You use the landscape a lot. Nature and natural elements make up a major part of the film. Can you elaborate on this? You said before it was your hometown and that is why you wanted to make a film out there.
I thought I wanted to shoot this in the mountain. I was in love with the mountain for twenty years, but when I came with the camera, it wasn’t working. So I went with my intuition and decided to use the landscape. I decided to work with the landscape in a non-realistic way, but rather in an expressionist away. And this is why I decided to go to the painters. I wanted to convey the feeling of the landscape, and a realistic portrait of it. So the question was how the camera could mediate the landscape and a strong atmosphere. When the course of the film takes on a crazier direction, and the characters go into a darker zone, the landscape begins to speak more. I tried to work the landscape as another kind of truth, another kind of emotion, and convey a landscape that doesn’t give you a sense of freedom. A landscape that can make you feel like in jail, be it a mental kind of jail, or a physical kind of jail. I sought to shoot the landscape in a claustrophobic way and make the viewer or the spectator feel estranged in nature.
Can you speak a bit about the monster? Is the monster inside of a character?
We have a masculine monster… but it has a vagina too. What does it represent? I hope we have different opinions. But with the predominate political correctness of our time, we’ll see. Is the masculine monster a representation of toxic masculinity? Men are shit, and girls are victims? I don’t agree. Actually, it would be great if a very radical feminist wrote about the film.
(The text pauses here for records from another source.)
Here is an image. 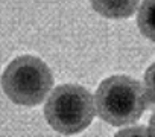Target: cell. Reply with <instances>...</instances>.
<instances>
[{
    "label": "cell",
    "mask_w": 155,
    "mask_h": 137,
    "mask_svg": "<svg viewBox=\"0 0 155 137\" xmlns=\"http://www.w3.org/2000/svg\"><path fill=\"white\" fill-rule=\"evenodd\" d=\"M146 92L140 81L128 75H114L96 90V108L107 123L122 126L137 122L147 108Z\"/></svg>",
    "instance_id": "obj_1"
},
{
    "label": "cell",
    "mask_w": 155,
    "mask_h": 137,
    "mask_svg": "<svg viewBox=\"0 0 155 137\" xmlns=\"http://www.w3.org/2000/svg\"><path fill=\"white\" fill-rule=\"evenodd\" d=\"M53 75L49 65L34 55H21L12 59L2 75L5 95L17 105L37 107L49 95Z\"/></svg>",
    "instance_id": "obj_2"
},
{
    "label": "cell",
    "mask_w": 155,
    "mask_h": 137,
    "mask_svg": "<svg viewBox=\"0 0 155 137\" xmlns=\"http://www.w3.org/2000/svg\"><path fill=\"white\" fill-rule=\"evenodd\" d=\"M96 104L93 95L76 84L58 85L44 105L47 123L59 134L84 131L94 119Z\"/></svg>",
    "instance_id": "obj_3"
},
{
    "label": "cell",
    "mask_w": 155,
    "mask_h": 137,
    "mask_svg": "<svg viewBox=\"0 0 155 137\" xmlns=\"http://www.w3.org/2000/svg\"><path fill=\"white\" fill-rule=\"evenodd\" d=\"M140 0H90L91 8L105 18H128L131 17Z\"/></svg>",
    "instance_id": "obj_4"
},
{
    "label": "cell",
    "mask_w": 155,
    "mask_h": 137,
    "mask_svg": "<svg viewBox=\"0 0 155 137\" xmlns=\"http://www.w3.org/2000/svg\"><path fill=\"white\" fill-rule=\"evenodd\" d=\"M137 26L141 35L155 43V0H143L137 14Z\"/></svg>",
    "instance_id": "obj_5"
},
{
    "label": "cell",
    "mask_w": 155,
    "mask_h": 137,
    "mask_svg": "<svg viewBox=\"0 0 155 137\" xmlns=\"http://www.w3.org/2000/svg\"><path fill=\"white\" fill-rule=\"evenodd\" d=\"M144 87H146V95L149 98V102L155 105V62L147 67L144 73Z\"/></svg>",
    "instance_id": "obj_6"
},
{
    "label": "cell",
    "mask_w": 155,
    "mask_h": 137,
    "mask_svg": "<svg viewBox=\"0 0 155 137\" xmlns=\"http://www.w3.org/2000/svg\"><path fill=\"white\" fill-rule=\"evenodd\" d=\"M149 134L150 135H155V113L149 119Z\"/></svg>",
    "instance_id": "obj_7"
}]
</instances>
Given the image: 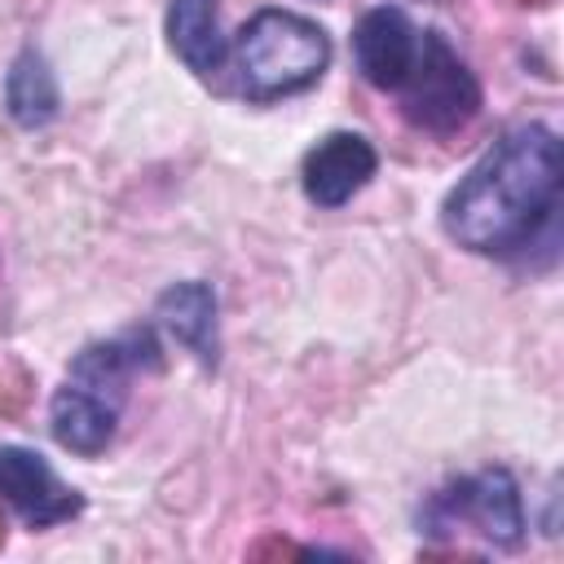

It also goes back to a teenage idea to make a film with a monster. I didn’t want to use the monster as a symbolic element to portray the devilishness of the world etc. because the monster has others parts and levels of representation… I was trying not to be so metaphoric, so I decided to work in a very limited way with the monster. In a time when you make everything completely digital and more realistic depending on the time and the budget. I decided to work with an analogical monster and work with real materials, an actor and different techniques that go back to the dawn of cinema, in order to make the spectator to believe in a way. And to make the spectator accept that they are dealing with fantasy as well as the real thing. I tried to work with the old-school monster that I liked when I was a fan of classical monster films. So it was a pleasure as a film-maker, and maybe felt like a present to the teenager I was when I started getting into films.